Problem requirements: Only the lines from the one containing "boxes (frame 1" through the end of the listing below are to be reproduced, exactly as they stand.

Material shown:
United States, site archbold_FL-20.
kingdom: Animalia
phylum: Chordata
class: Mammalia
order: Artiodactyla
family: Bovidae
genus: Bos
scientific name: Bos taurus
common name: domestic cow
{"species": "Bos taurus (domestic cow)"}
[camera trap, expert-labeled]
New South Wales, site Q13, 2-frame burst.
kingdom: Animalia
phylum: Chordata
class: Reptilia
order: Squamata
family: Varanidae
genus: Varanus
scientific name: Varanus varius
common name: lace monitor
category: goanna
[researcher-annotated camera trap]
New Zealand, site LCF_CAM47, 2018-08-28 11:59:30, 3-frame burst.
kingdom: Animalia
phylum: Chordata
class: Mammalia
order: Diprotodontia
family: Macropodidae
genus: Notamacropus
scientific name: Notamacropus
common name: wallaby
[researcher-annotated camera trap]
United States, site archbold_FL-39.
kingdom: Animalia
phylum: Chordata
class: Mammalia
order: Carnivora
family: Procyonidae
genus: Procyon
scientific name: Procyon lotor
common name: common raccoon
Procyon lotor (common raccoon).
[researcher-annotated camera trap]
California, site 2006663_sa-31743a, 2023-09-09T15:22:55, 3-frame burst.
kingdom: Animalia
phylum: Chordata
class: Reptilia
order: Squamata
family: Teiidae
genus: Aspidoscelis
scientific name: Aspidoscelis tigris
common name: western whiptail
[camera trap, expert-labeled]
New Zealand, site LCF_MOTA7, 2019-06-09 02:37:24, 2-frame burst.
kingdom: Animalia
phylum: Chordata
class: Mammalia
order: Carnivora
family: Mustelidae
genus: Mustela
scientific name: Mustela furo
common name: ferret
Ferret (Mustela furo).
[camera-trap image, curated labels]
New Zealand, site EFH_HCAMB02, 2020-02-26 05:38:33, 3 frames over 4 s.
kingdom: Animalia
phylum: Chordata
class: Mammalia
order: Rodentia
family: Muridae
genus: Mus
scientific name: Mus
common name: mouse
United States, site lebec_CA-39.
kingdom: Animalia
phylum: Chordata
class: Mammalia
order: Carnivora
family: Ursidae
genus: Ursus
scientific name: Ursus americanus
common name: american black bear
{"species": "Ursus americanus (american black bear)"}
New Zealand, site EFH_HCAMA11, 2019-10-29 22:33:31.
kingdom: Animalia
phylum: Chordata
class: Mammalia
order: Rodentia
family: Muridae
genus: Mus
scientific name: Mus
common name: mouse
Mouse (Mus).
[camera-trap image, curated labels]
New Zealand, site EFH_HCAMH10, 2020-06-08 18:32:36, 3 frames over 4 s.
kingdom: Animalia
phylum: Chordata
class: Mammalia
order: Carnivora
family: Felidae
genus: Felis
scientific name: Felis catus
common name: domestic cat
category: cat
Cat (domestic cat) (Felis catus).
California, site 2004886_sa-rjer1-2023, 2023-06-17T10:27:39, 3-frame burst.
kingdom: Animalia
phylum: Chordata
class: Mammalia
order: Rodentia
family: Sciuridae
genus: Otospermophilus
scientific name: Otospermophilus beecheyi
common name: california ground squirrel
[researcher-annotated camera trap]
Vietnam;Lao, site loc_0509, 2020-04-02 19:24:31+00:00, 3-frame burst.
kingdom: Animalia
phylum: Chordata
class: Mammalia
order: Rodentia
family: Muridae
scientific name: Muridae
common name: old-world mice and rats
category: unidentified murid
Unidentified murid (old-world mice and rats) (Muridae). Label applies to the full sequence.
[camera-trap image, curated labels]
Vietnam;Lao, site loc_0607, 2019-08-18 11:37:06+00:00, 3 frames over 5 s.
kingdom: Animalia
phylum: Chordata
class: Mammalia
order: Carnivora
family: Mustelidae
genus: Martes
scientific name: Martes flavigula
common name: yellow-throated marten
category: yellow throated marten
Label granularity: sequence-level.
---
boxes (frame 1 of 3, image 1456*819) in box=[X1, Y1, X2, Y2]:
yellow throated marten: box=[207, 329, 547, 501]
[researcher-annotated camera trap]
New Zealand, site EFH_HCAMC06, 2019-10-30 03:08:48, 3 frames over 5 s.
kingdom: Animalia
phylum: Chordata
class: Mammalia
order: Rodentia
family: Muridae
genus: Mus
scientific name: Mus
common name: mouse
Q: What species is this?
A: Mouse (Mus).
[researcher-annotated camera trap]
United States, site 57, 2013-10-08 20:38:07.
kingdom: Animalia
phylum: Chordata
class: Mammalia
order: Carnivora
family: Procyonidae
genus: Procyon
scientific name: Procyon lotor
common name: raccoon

Result below:
boxes (frame 1 of 3, image 1456*819) in box=[X1, Y1, X2, Y2]:
yellow throated marten: box=[207, 329, 547, 501]
[researcher-annotated camera trap]
New Zealand, site EFH_HCAMC06, 2019-10-30 03:08:48, 3 frames over 5 s.
kingdom: Animalia
phylum: Chordata
class: Mammalia
order: Rodentia
family: Muridae
genus: Mus
scientific name: Mus
common name: mouse
Q: What species is this?
A: Mouse (Mus).
[researcher-annotated camera trap]
United States, site 57, 2013-10-08 20:38:07.
kingdom: Animalia
phylum: Chordata
class: Mammalia
order: Carnivora
family: Procyonidae
genus: Procyon
scientific name: Procyon lotor
common name: raccoon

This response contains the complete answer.